**Extracted data**

◆ ◆ ◆ ◆

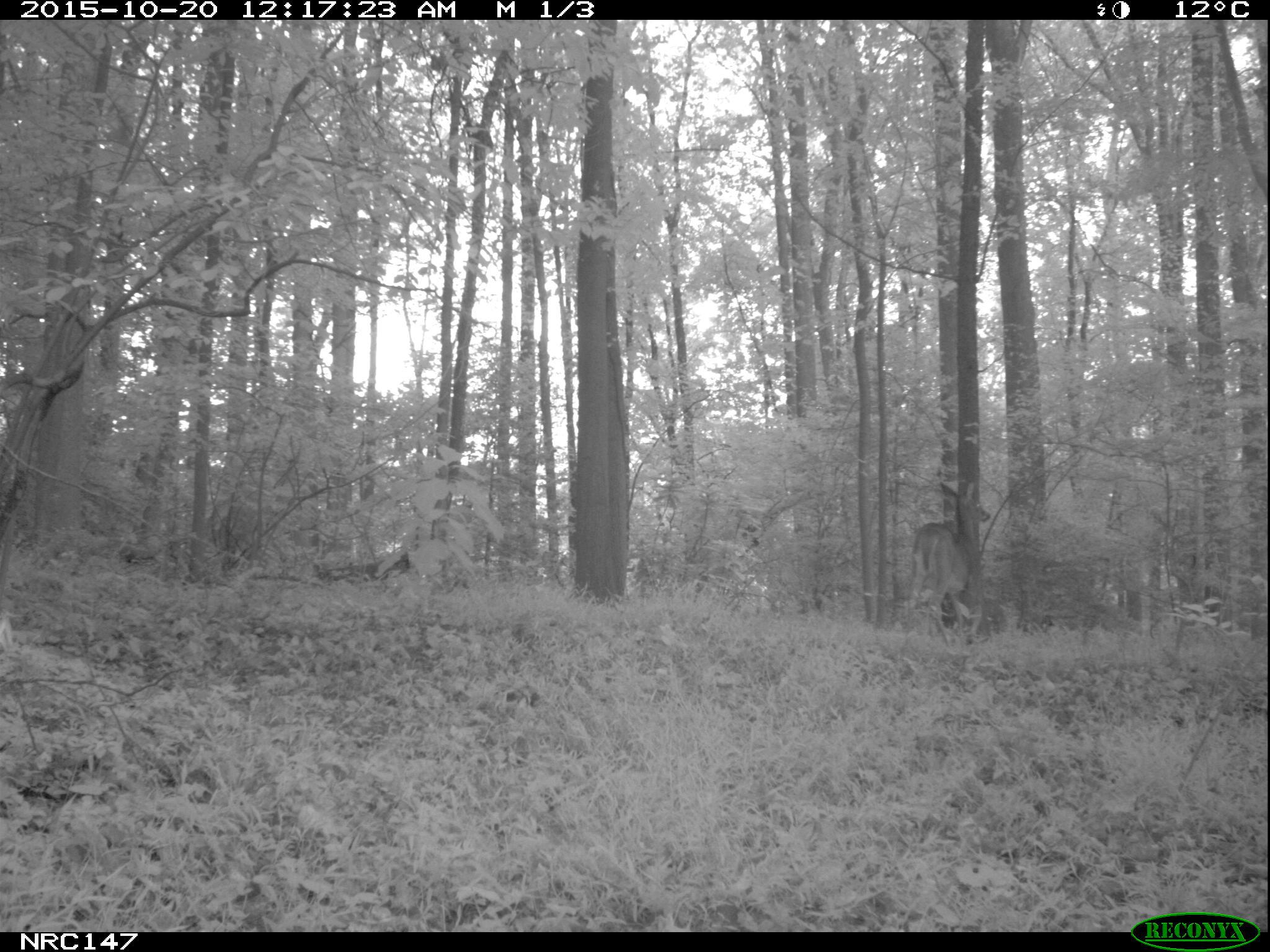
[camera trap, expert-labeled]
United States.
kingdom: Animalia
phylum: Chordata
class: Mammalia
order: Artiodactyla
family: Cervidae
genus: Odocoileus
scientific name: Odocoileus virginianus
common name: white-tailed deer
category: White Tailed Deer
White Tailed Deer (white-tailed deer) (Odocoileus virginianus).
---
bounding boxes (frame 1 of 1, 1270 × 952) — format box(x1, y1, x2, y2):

◆ ◆ ◆ ◆

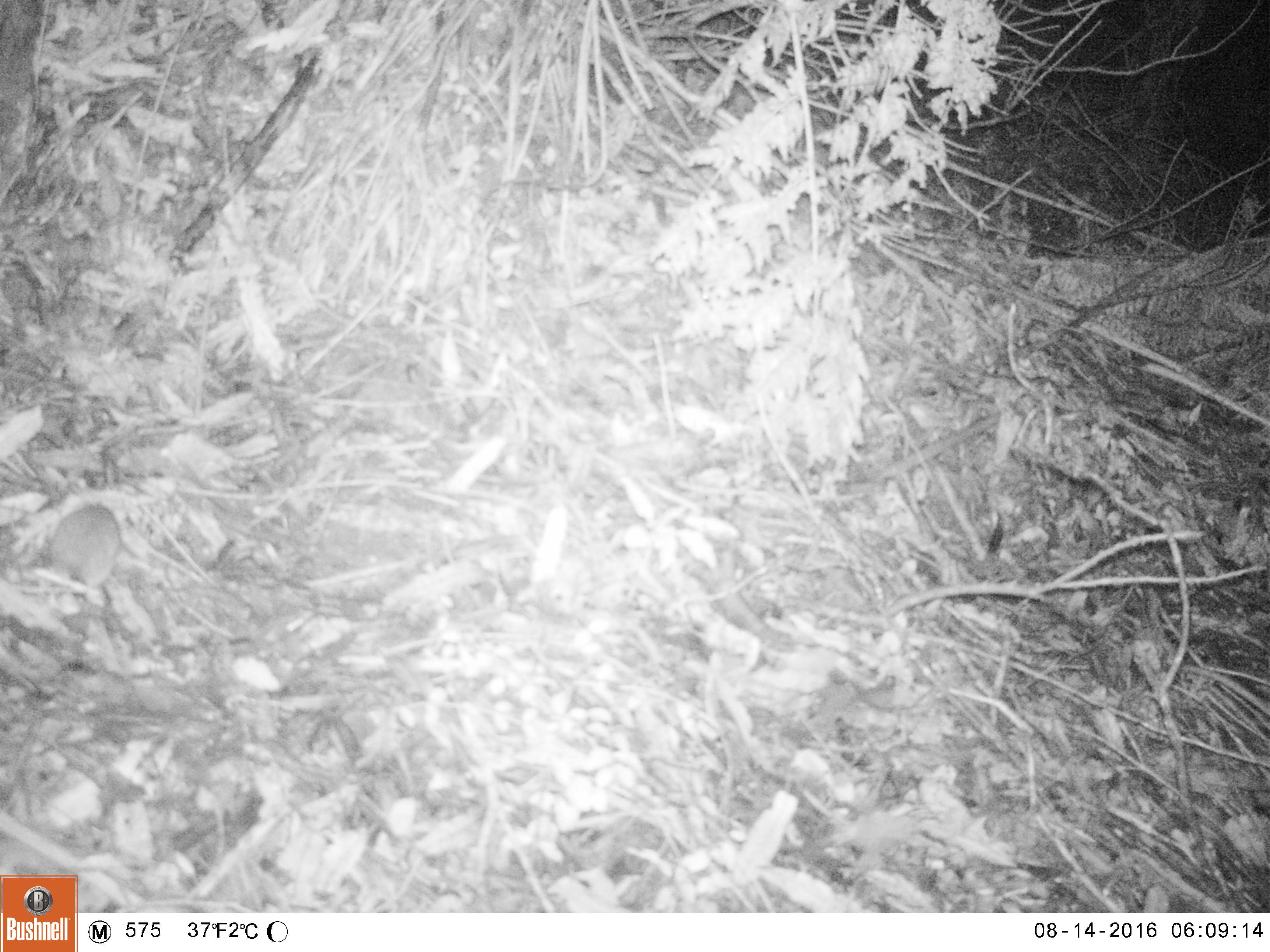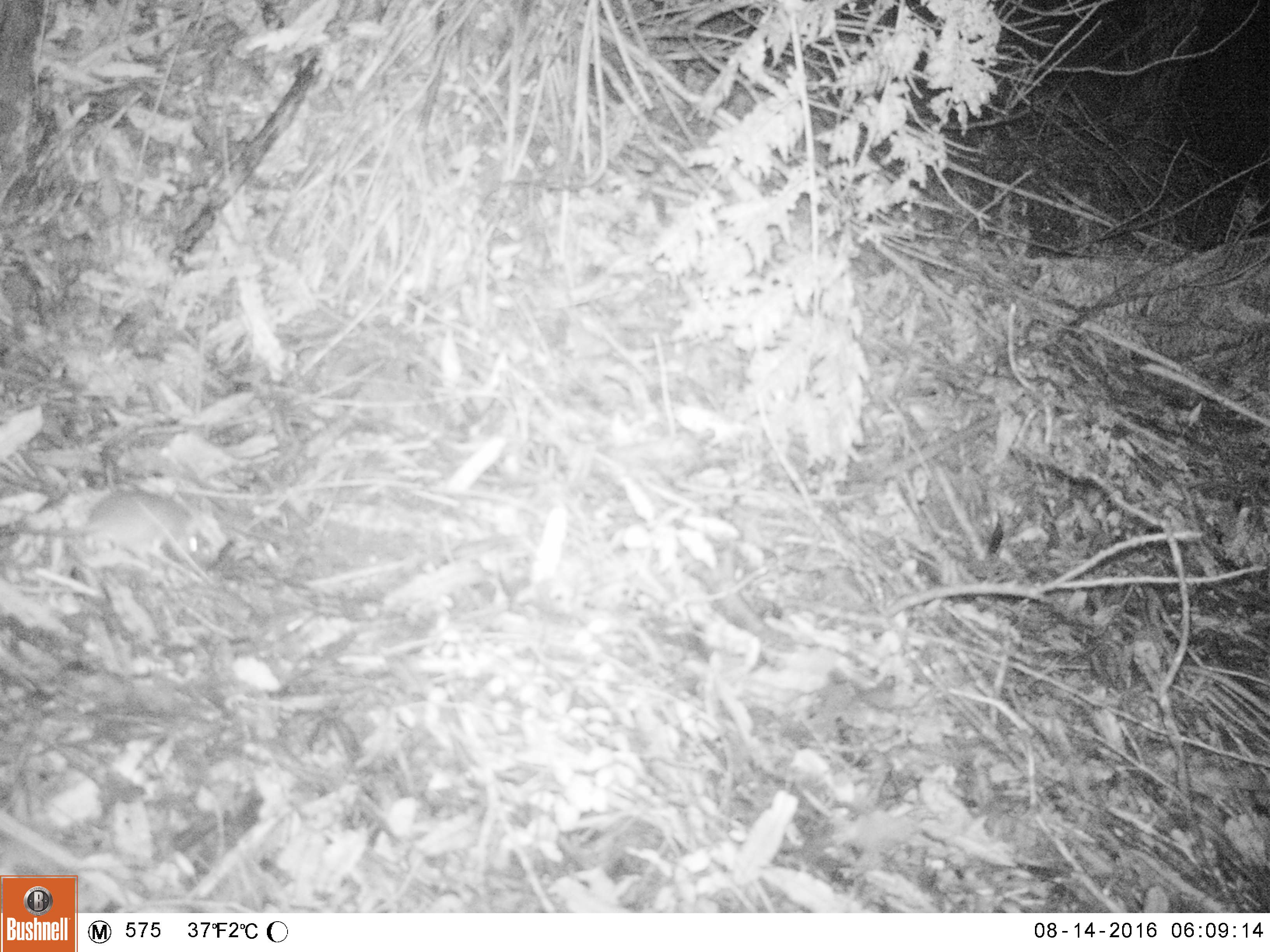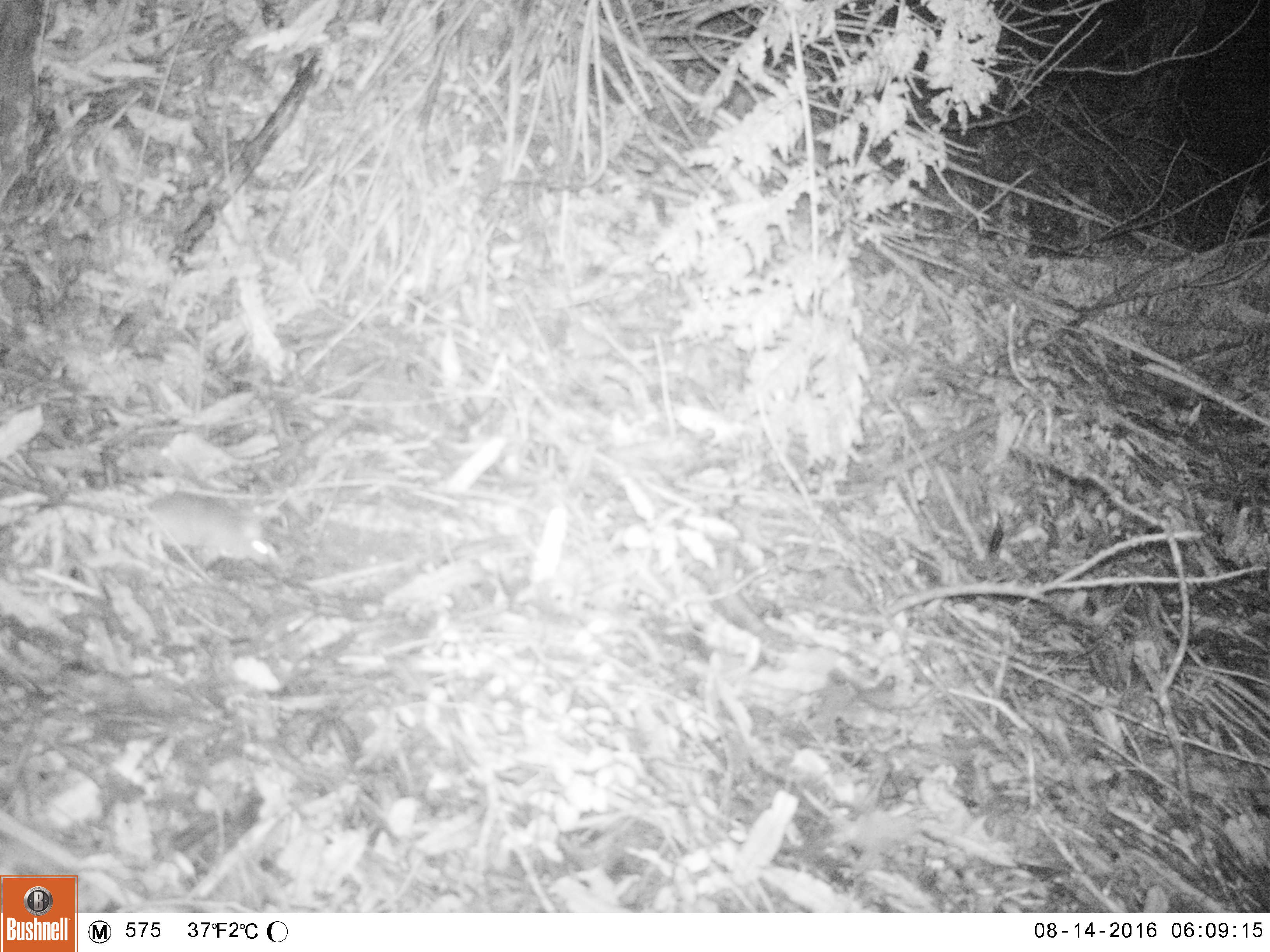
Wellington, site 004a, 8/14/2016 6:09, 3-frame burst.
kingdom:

◆ ◆ ◆ ◆

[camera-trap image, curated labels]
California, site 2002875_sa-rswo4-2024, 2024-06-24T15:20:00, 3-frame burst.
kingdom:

◆ ◆ ◆ ◆

**Prompt**
Set down only the lines above that fall between the line holding "[camera trap, expert-labeled]" and the line holding "bounding boxes (frame", inclusive, keeping each exact.

**Answer for this exercise**
[camera trap, expert-labeled]
United States.
kingdom: Animalia
phylum: Chordata
class: Mammalia
order: Artiodactyla
family: Cervidae
genus: Odocoileus
scientific name: Odocoileus virginianus
common name: white-tailed deer
category: White Tailed Deer
White Tailed Deer (white-tailed deer) (Odocoileus virginianus).
---
bounding boxes (frame 1 of 1, 1270 × 952) — format box(x1, y1, x2, y2):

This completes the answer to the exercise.